WHAT THE TASK REQUIRES |
Starting at the line that contains "Between these two", print every remaining line of the entries, unchanged, and output nothing more.
-- START SUPPLIED DATA --
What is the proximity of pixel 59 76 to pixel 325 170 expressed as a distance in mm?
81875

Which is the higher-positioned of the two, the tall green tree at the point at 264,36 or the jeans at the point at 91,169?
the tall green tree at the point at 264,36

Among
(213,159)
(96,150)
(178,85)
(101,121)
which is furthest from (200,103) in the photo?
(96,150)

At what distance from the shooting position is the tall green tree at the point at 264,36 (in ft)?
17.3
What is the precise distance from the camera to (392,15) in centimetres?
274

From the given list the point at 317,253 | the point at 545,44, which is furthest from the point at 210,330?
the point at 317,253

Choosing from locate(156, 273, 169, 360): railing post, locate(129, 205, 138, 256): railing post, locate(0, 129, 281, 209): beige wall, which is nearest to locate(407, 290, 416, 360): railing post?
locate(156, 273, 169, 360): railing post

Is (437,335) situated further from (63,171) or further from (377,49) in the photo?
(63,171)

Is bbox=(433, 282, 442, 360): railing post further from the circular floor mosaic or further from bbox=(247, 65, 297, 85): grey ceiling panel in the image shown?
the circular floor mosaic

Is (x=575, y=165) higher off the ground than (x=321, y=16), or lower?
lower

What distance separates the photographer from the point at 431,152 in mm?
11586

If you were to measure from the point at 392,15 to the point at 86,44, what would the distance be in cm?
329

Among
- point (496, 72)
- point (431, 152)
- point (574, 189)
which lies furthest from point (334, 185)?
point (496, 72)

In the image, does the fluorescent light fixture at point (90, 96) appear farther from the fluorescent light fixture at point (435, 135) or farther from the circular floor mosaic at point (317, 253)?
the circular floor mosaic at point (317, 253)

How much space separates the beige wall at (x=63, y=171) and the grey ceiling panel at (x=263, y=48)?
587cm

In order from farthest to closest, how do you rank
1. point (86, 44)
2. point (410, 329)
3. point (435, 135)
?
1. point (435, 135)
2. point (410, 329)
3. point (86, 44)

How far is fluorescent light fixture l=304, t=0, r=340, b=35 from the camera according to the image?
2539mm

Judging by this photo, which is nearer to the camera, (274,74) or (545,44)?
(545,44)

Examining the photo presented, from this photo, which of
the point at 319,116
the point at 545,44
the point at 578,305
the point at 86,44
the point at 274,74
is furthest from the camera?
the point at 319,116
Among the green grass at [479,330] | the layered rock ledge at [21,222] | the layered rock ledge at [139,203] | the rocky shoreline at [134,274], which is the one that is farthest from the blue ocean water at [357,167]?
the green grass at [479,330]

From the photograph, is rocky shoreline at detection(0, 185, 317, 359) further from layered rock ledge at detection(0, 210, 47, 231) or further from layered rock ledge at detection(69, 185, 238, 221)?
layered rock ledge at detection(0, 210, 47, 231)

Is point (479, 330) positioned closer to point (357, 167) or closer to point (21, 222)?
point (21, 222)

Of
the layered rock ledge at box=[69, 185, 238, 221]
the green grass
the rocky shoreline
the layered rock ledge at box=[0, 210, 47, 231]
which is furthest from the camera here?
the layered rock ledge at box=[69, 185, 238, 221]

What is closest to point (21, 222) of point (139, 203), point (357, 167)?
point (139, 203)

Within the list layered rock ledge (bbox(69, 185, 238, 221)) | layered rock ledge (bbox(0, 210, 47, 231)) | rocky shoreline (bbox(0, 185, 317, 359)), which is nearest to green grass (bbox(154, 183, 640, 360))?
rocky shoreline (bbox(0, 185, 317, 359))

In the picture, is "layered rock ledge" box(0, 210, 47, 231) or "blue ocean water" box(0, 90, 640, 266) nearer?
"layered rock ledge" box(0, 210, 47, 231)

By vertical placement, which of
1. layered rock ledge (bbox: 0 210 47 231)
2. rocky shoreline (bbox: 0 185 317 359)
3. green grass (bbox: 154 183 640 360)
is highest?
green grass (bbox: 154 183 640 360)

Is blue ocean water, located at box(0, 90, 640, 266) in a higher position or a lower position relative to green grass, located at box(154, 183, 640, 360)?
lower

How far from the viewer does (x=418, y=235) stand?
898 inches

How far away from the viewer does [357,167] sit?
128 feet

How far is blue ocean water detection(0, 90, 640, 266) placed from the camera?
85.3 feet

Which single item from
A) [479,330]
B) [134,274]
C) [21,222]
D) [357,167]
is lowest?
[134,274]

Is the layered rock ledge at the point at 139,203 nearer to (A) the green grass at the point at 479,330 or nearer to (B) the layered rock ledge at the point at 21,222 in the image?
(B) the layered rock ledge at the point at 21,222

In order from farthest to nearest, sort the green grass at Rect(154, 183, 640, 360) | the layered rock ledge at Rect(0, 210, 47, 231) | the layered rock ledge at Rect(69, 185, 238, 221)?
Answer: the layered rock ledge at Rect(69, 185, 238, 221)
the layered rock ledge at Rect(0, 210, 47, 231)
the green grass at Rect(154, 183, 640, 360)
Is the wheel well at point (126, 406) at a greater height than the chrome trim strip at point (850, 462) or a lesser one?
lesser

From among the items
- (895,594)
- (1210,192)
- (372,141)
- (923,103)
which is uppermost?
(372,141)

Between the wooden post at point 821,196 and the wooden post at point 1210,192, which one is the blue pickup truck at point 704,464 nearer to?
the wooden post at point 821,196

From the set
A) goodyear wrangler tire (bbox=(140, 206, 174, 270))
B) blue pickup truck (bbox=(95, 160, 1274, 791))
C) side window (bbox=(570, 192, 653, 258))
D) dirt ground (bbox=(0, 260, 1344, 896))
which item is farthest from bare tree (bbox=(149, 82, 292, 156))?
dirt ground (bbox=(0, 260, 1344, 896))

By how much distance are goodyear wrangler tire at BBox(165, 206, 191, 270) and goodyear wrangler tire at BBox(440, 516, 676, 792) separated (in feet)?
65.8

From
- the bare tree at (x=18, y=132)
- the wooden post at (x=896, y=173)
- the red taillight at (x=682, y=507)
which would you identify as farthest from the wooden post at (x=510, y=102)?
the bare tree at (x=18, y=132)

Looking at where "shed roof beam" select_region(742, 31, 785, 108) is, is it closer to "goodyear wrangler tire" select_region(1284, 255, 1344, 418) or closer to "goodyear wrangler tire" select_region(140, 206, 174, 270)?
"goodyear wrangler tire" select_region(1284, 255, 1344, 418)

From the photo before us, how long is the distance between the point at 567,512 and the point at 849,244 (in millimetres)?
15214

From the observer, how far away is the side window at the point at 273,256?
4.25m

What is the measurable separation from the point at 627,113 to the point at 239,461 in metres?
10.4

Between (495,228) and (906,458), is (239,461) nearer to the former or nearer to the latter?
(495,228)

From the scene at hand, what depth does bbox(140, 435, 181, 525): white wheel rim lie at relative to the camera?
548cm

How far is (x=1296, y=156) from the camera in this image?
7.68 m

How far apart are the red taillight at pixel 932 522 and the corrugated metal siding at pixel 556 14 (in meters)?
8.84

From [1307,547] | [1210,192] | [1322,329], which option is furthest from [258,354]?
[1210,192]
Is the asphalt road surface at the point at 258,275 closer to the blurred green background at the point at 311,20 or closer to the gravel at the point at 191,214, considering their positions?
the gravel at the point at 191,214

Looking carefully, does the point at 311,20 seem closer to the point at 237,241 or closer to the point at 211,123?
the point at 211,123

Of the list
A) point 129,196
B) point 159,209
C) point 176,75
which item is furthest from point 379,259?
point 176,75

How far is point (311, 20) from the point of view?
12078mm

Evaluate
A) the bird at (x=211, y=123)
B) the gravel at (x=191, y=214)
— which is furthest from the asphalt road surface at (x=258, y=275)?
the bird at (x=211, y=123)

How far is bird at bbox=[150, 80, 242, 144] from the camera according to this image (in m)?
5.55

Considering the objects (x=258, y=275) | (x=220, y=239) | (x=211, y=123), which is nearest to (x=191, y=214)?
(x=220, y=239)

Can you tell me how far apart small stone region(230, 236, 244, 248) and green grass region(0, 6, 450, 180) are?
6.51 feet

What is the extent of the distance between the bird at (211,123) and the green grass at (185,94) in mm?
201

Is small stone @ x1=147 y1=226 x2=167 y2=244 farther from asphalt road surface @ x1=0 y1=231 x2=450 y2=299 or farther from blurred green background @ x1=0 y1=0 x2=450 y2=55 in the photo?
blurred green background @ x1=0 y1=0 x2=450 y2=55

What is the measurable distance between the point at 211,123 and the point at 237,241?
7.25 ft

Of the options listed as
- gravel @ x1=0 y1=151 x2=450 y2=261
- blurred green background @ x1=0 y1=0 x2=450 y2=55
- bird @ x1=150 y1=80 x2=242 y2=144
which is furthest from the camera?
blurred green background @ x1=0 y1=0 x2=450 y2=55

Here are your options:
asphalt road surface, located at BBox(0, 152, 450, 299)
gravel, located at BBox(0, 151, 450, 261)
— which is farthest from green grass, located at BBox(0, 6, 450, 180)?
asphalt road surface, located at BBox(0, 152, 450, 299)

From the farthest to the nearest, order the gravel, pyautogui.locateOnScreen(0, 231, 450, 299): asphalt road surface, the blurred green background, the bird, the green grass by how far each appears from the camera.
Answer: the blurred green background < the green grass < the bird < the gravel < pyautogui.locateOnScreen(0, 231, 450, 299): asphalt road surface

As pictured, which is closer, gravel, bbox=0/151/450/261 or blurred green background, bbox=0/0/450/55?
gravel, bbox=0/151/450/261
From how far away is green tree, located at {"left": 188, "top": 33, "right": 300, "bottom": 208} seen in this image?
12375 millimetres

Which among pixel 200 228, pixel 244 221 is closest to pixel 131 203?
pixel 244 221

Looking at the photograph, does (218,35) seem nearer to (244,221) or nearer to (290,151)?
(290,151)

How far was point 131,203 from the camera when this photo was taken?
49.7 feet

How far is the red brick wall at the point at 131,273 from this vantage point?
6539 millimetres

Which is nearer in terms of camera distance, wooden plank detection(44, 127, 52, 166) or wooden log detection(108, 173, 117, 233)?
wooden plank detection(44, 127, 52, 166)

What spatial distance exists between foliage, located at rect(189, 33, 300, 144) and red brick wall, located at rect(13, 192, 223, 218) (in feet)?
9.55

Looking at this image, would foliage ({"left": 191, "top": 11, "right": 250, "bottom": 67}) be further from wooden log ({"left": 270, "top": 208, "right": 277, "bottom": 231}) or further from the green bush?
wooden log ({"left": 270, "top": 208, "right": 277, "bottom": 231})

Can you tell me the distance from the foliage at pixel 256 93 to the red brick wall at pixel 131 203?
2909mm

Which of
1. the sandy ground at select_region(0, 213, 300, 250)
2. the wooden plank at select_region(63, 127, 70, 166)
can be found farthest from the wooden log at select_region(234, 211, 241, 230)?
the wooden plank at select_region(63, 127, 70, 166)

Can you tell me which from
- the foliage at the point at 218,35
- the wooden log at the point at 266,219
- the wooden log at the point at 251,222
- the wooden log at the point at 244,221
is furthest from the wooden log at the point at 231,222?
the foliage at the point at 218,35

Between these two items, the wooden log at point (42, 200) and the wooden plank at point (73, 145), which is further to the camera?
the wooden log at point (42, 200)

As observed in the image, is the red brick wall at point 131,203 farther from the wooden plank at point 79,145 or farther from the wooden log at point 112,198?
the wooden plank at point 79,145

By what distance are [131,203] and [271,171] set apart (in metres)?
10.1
-- END SUPPLIED DATA --
TASK ANSWER |
Between these two items, the wooden log at point (42, 200) and the wooden plank at point (73, 145), which is further to the camera?
the wooden log at point (42, 200)

As observed in the image, is the red brick wall at point 131,203 farther from the wooden plank at point 79,145 or farther from the wooden log at point 112,198?
the wooden plank at point 79,145

By what distance are [131,203] and [271,171] set apart (in metres)?
10.1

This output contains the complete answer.